After a couple of hours working with Composer 2.5, I can say with a high degree of certainty that this is a meaningful update. I cannot shake the feeling that Composer 2.0 has been performing poorly over the last few weeks to a month.

I do not know whether Cursor is using the same strategy (no nice) that other large labs use, where performance is degraded before the launch of a new version. What I can say is that in version 2.5, there are meaningful differences in tone and in how it responds.

Most of my work involves problem-solving, discussing ideas, and developing specs. It is less coding and more engineering, including mechanical and chemical engineering, which is my primary focus. In that context, it is very helpful to have a model that is willing to think with you and is not antagonistic.

I still have some doubts. I noticed that Composer 2.5 seems to outperform GPT-5.5 High. Have you switched the base model (Kimi 2.5)? Or is it really possible to achieve such a large improvement without changing the base model?

Collected data entries
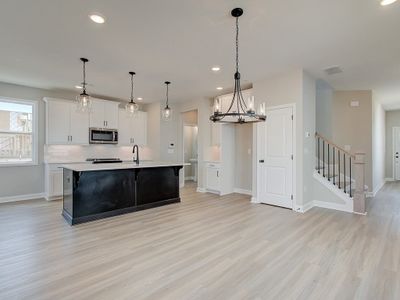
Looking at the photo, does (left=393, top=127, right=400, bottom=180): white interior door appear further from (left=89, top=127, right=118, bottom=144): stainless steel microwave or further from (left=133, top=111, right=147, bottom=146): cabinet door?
(left=89, top=127, right=118, bottom=144): stainless steel microwave

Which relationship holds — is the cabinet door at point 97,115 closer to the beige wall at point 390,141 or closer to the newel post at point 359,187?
the newel post at point 359,187

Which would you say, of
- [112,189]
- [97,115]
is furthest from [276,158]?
[97,115]

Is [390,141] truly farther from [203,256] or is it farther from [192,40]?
[203,256]

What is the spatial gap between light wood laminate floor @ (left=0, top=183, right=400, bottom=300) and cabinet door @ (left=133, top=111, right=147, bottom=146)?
3473 millimetres

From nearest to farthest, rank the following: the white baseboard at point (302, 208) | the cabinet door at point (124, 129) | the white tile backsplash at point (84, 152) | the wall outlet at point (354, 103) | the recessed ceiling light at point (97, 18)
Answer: the recessed ceiling light at point (97, 18) < the white baseboard at point (302, 208) < the white tile backsplash at point (84, 152) < the wall outlet at point (354, 103) < the cabinet door at point (124, 129)

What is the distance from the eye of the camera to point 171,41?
3.29m

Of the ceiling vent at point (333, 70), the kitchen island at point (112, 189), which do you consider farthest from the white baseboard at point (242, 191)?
the ceiling vent at point (333, 70)

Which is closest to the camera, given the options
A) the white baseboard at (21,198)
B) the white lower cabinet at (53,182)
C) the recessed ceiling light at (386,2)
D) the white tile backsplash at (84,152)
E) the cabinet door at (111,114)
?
the recessed ceiling light at (386,2)

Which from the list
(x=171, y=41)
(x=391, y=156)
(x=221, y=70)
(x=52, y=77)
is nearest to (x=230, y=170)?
(x=221, y=70)

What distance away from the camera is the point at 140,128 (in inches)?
293

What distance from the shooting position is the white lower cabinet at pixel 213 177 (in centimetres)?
623

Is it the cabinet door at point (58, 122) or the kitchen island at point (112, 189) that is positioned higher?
the cabinet door at point (58, 122)

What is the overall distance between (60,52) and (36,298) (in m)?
3.47

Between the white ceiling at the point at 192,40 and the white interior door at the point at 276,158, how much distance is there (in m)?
1.01
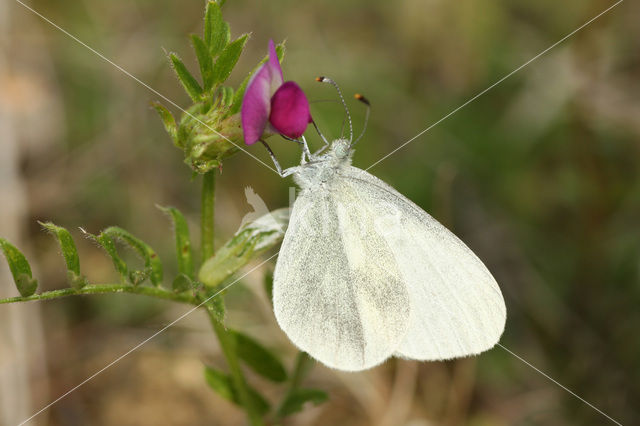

### List of tasks
1) In the post about Composer 2.5, swap "antagonistic" for "combative" and write out the text between "After a couple" and "is not antagonistic.", inclusive.
2) According to the post about Composer 2.5, what is the writer's primary focus?

### Outputs in order
1)
After a couple of hours working with Composer 2.5, I can say with a high degree of certainty that this is a meaningful update. I cannot shake the feeling that Composer 2.0 has been performing poorly over the last few weeks to a month.

I do not know whether Cursor is using the same strategy (no nice) that other large labs use, where performance is degraded before the launch of a new version. What I can say is that in version 2.5, there are meaningful differences in tone and in how it responds.

Most of my work involves problem-solving, discussing ideas, and developing specs. It is less coding and more engineering, including mechanical and chemical engineering, which is my primary focus. In that context, it is very helpful to have a model that is willing to think with you and is not combative.

2) Mechanical and chemical engineering.